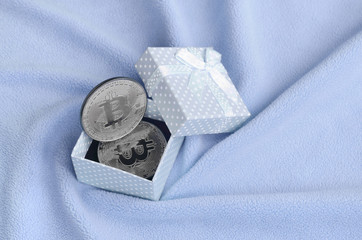 The silver bitcoin lies in a small blue gift box with a small bow on a blanket made of soft and fluffy light blue fleece fabric with a large number of relief folds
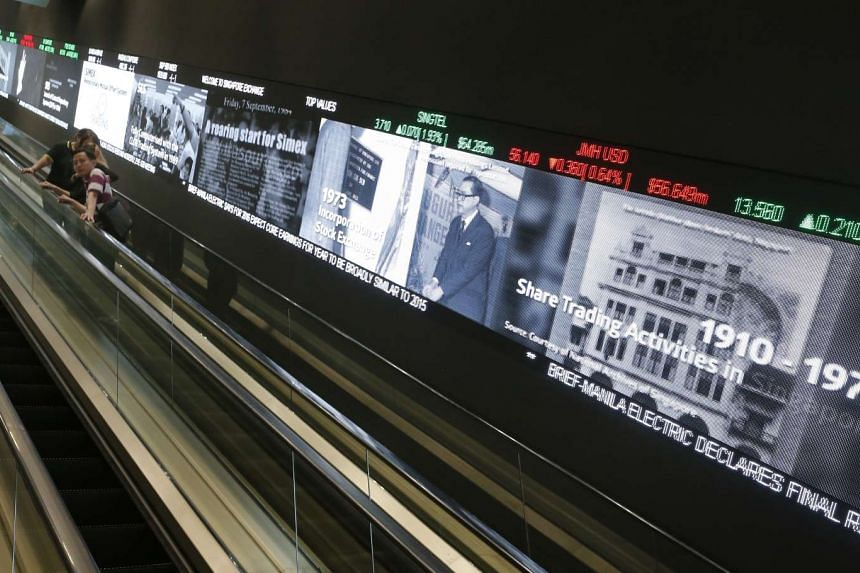 Pedestrians use an escalator that runs past an electronic screen and ticker board that indicates stock figures at the SGX headquarters on Feb 26, 2016.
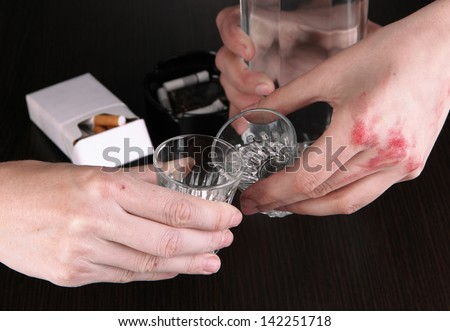 Drunk mans drinks vodka close-up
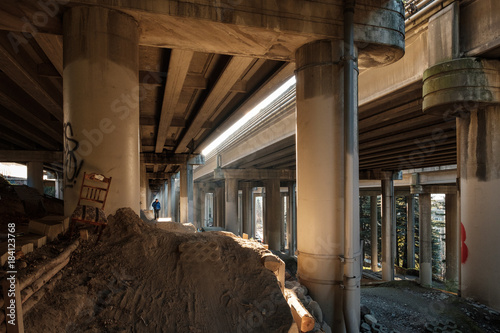 Foto op Plexiglas Chicago Light filters through and exposes the underside of a concrete freeway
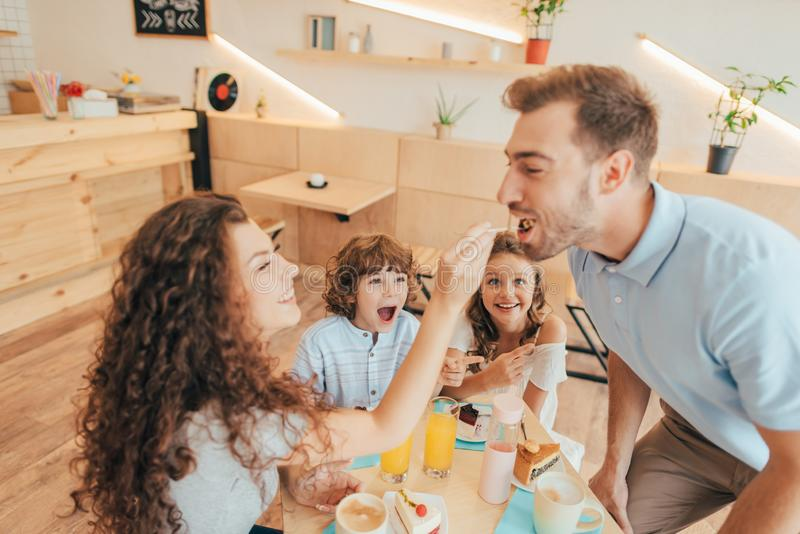 Beautiful young family eating sweets in cafe with modern. Trendy interior stock photo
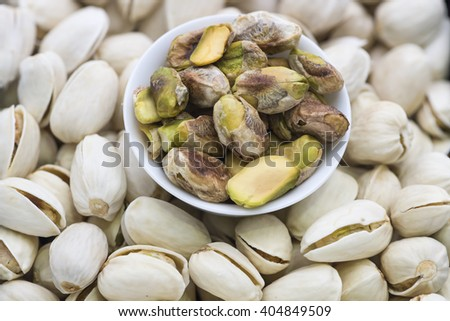 Closeup on some shelled pistachio kernel in small white bowl placed on top of the unshelled nuts.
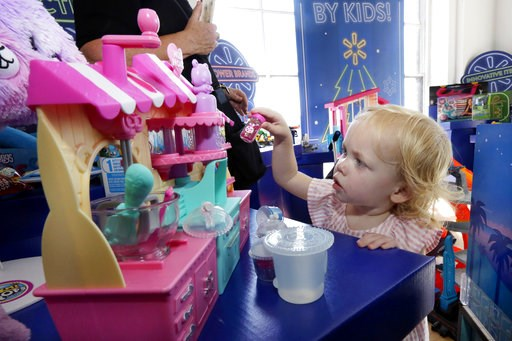 (AP Photo/Richard Drew). In this Aug. 30, 2018, photo 20-month-old Eva plays with Num Nom Silly Shakers Maker toy at the Walmart Toy Shop event in New York. Walmart says 30 percent of its holiday toy assortment will be new. It will also offer 40 percen...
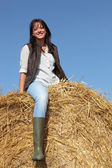 Female cultivator posing on hay bale — Stock Photo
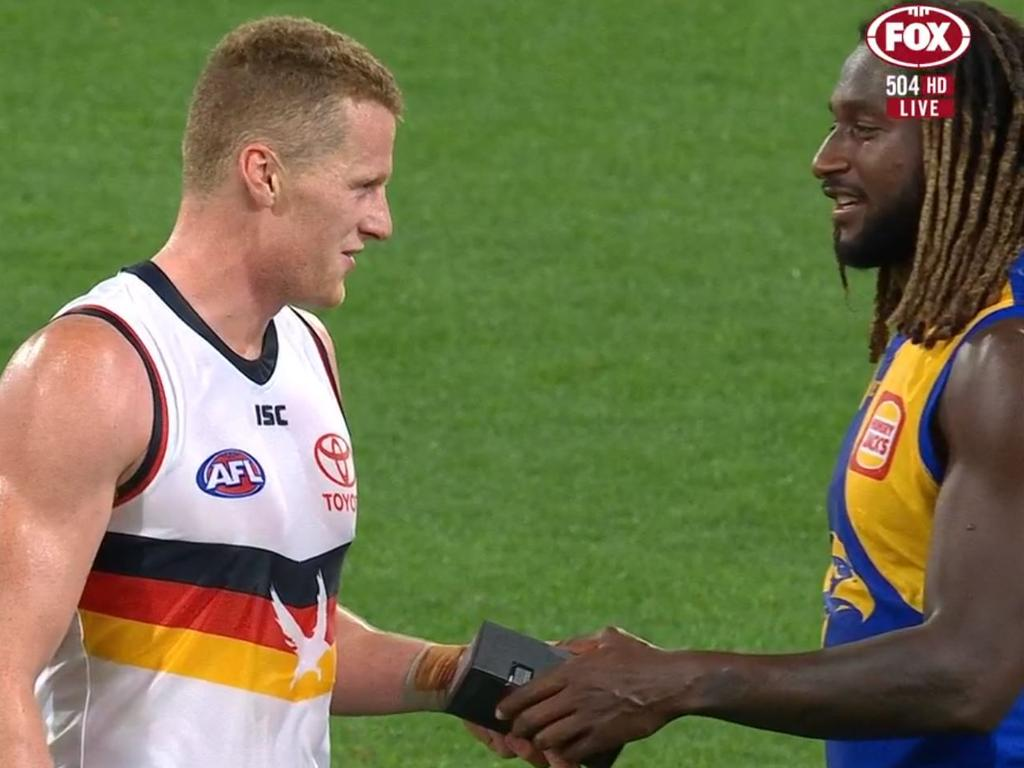 Nic Naitanui hands Reilly O'Brien a new phone after West Coast's game against Adelaide.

****************

Exercise requirements
To complete this exercise, repeat exactly the lines above from the one holding "Closeup on some" to the end of the listing, both included, and leave the pictures out.

Task output
 Closeup on some shelled pistachio kernel in small white bowl placed on top of the unshelled nuts.
 (AP Photo/Richard Drew). In this Aug. 30, 2018, photo 20-month-old Eva plays with Num Nom Silly Shakers Maker toy at the Walmart Toy Shop event in New York. Walmart says 30 percent of its holiday toy assortment will be new. It will also offer 40 percen...
 Female cultivator posing on hay bale — Stock Photo
 Nic Naitanui hands Reilly O'Brien a new phone after West Coast's game against Adelaide.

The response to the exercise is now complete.